EXERCISE BRIEF: Before copying, set the images aside; then transcribe every entry below exactly.

SUPPLIED MATERIAL:
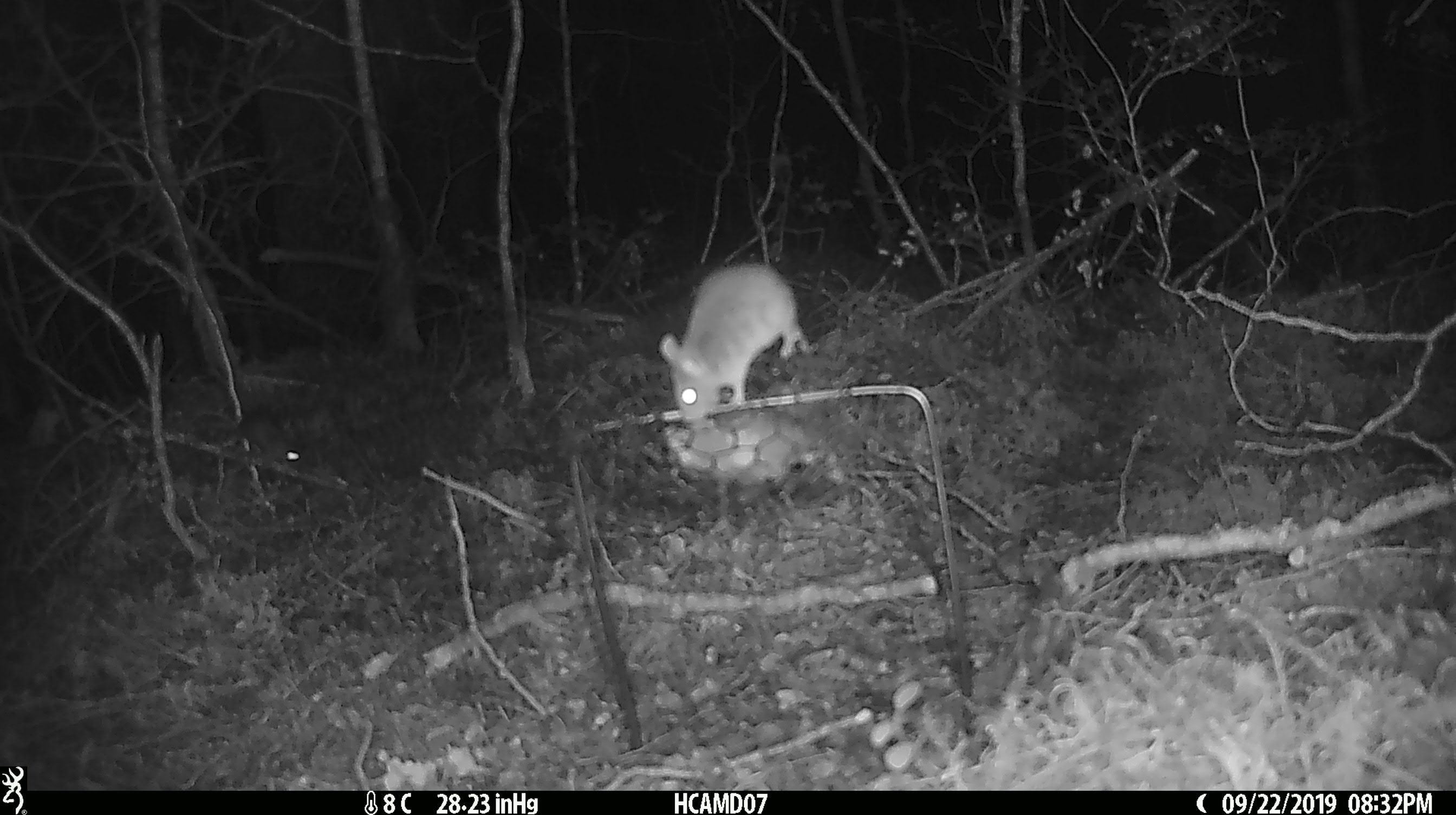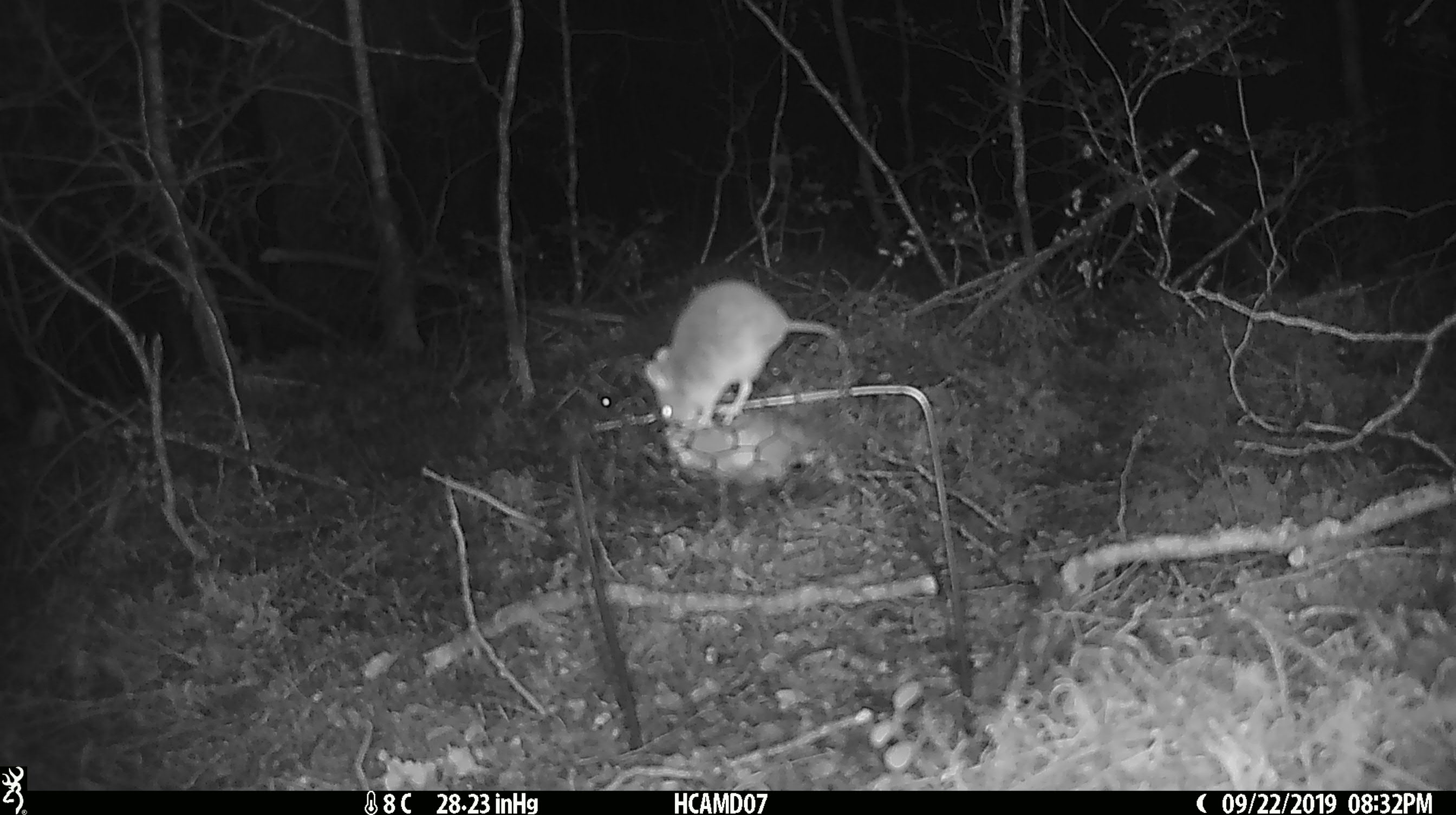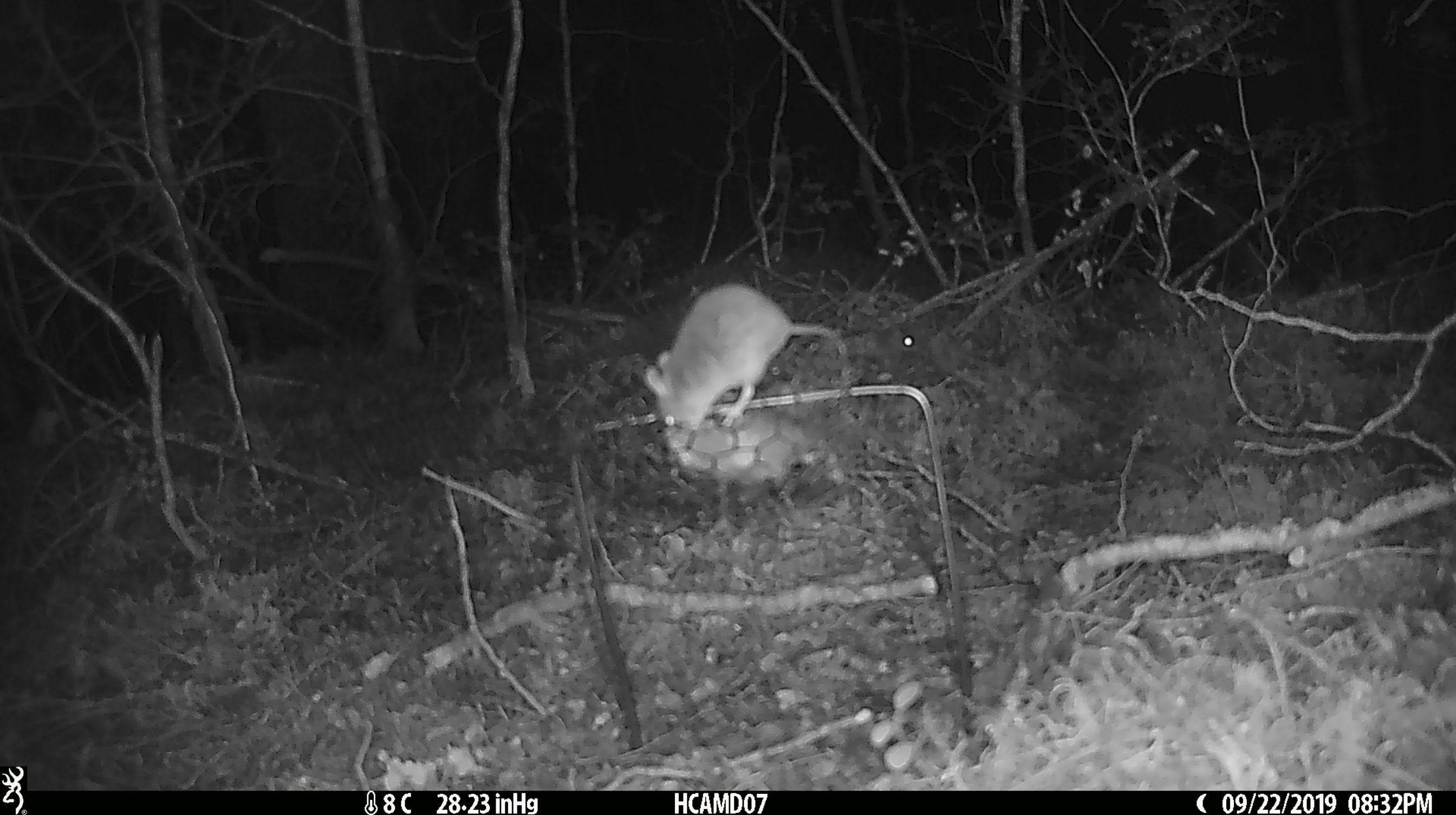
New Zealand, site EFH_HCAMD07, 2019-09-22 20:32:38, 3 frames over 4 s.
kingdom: Animalia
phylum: Chordata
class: Mammalia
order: Rodentia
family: Muridae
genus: Mus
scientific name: Mus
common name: mouse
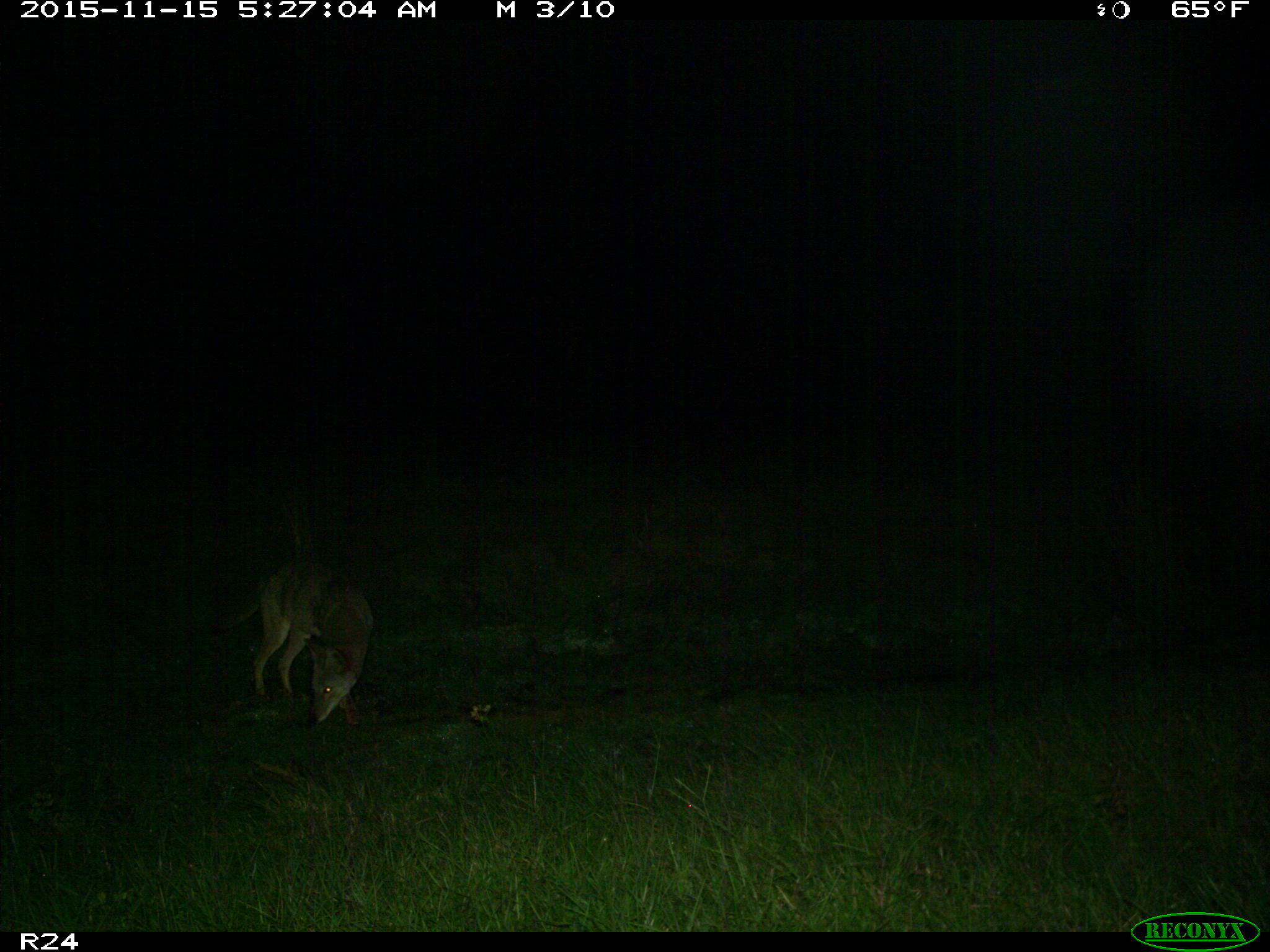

YOUR SOLUTION:
New Zealand, site EFH_HCAMD07, 2019-09-22 20:32:38, 3 frames over 4 s.
kingdom: Animalia
phylum: Chordata
class: Mammalia
order: Rodentia
family: Muridae
genus: Mus
scientific name: Mus
common name: mouse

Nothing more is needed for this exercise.